• [Aim of the task]: Retype the records below exactly as they stand, omitting the pictures.

◆ ◆ ◆ ◆

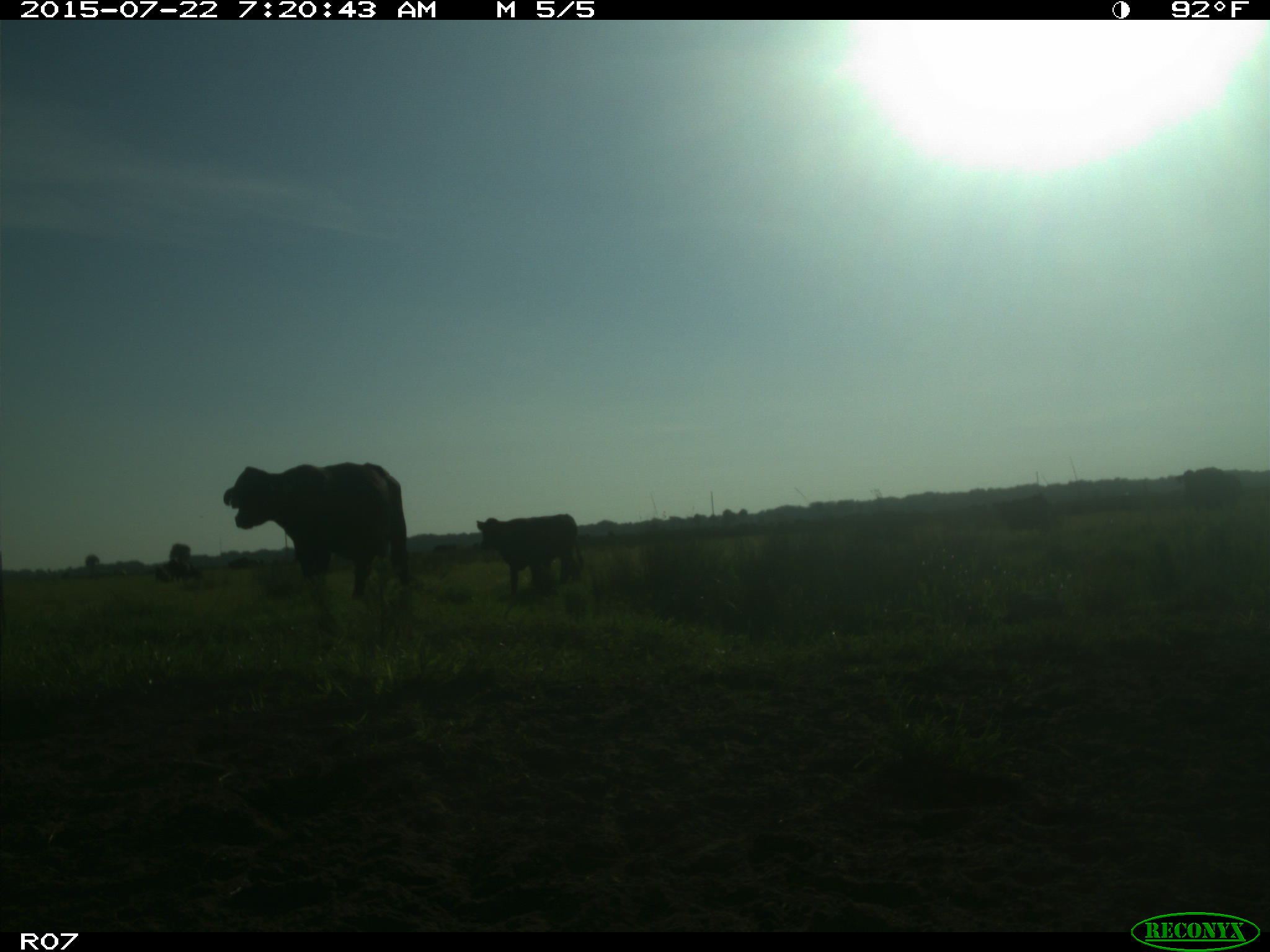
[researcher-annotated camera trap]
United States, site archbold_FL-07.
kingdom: Animalia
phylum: Chordata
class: Mammalia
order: Artiodactyla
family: Suidae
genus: Sus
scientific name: Sus scrofa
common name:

◆ ◆ ◆ ◆

• [Exercise output]:
[researcher-annotated camera trap]
United States, site archbold_FL-07.
kingdom: Animalia
phylum: Chordata
class: Mammalia
order: Artiodactyla
family: Suidae
genus: Sus
scientific name: Sus scrofa
common name:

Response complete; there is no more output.